Gordon MacKay, Iain C Anthony, Paul J Jenkins and Mark Blyth*
Background: There is renewed interest in ACL repair following rupture with the development of new repair techniques. The aim of the audit was to assess outcomes and complications of ACL repair with Internal Brace Ligament Augmentation (IBLA) at minimum one year follow-up.
Materials and methods: 68 consecutive patients who underwent Anterior Cruciate Ligament (ACL) repair with IBLA were followed for a minimum of one year following surgery.
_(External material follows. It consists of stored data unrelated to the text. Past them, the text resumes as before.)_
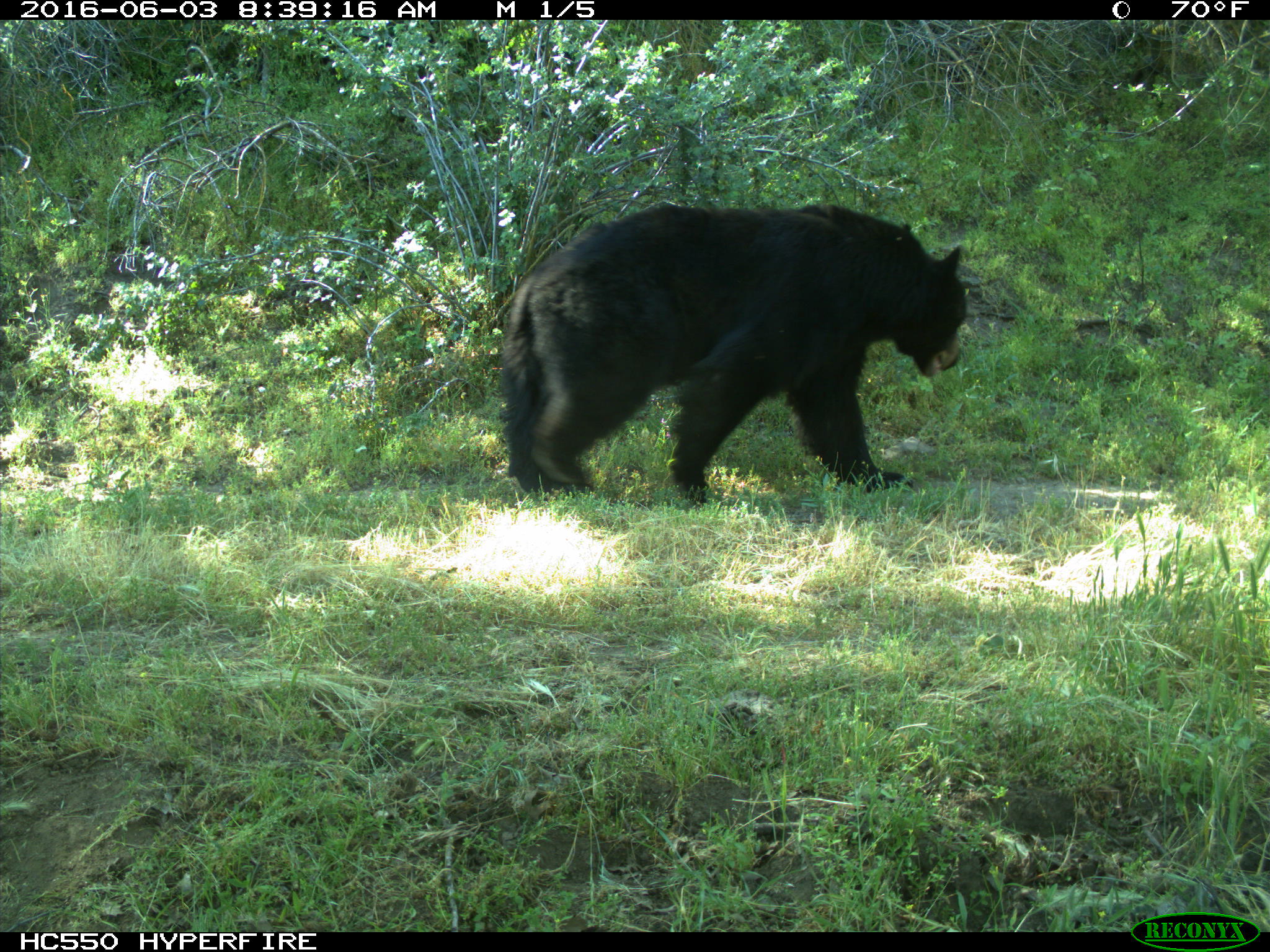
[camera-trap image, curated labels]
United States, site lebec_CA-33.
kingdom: Animalia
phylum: Chordata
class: Mammalia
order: Carnivora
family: Ursidae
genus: Ursus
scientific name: Ursus americanus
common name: american black bear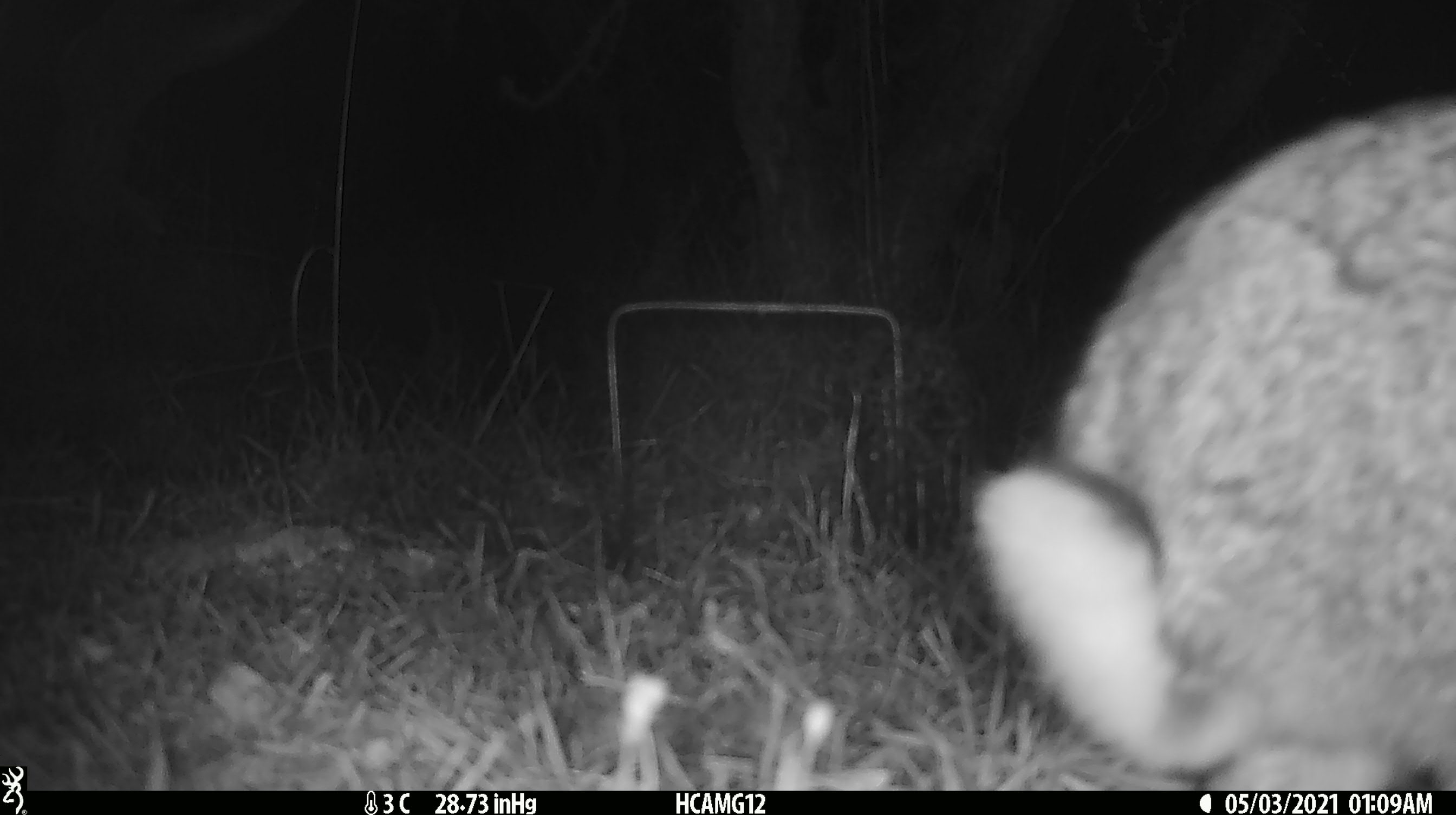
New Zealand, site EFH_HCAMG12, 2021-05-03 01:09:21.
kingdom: Animalia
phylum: Chordata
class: Mammalia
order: Lagomorpha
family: Leporidae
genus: Oryctolagus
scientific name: Oryctolagus cuniculus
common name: european rabbit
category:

Knee Injury and Osteoarthritis Outcome Score (KOOS) and Western Ontario and McMaster osteoarthritis index (WOMAC) scores were collected at set time points via an online outcomes system. Improvements in scores from baseline were recorded and effect sizes for the five KOOS and three WOMAC domains were calculated. Patients suffering from re-rupture or undergoing re-interventions were identified and Kaplan-Meier survivorship calculated.
Results: Improvement was seen over the study period in all KOOS and WOMAC domains with the majority of improvement seen in the first three months. The results were comparable to the literature on ACL reconstruction. In the KOOS score, the greatest effect size at one year was seen in the Quality of Life (QoL) (2.82, 95% CI 2.25 to 3.39) and Sport domains (2.60, 95% CI 2.09 to 2.12). The lowest KOOS effect size was seen in the Activities of Daily Living (ADL) domain (1.1, 95% CI 0.68 to 1.51), with similar smaller improvements seen in the WOMAC domains.
There were four re-interventions including one for re-rupture, and one each for surgery for arthrofibrosis, meniscal tear and chondral parthology.
Conclusions: This audit provides early functional outcome and failure data that demonstrates the technique of ACL repair with IBLA is comparable with early results from ACL reconstruction, with the greatest improvements seen in return to sporting activity. Further randomised studies are required to directly compare repair against standard ACL reconstruction techniques.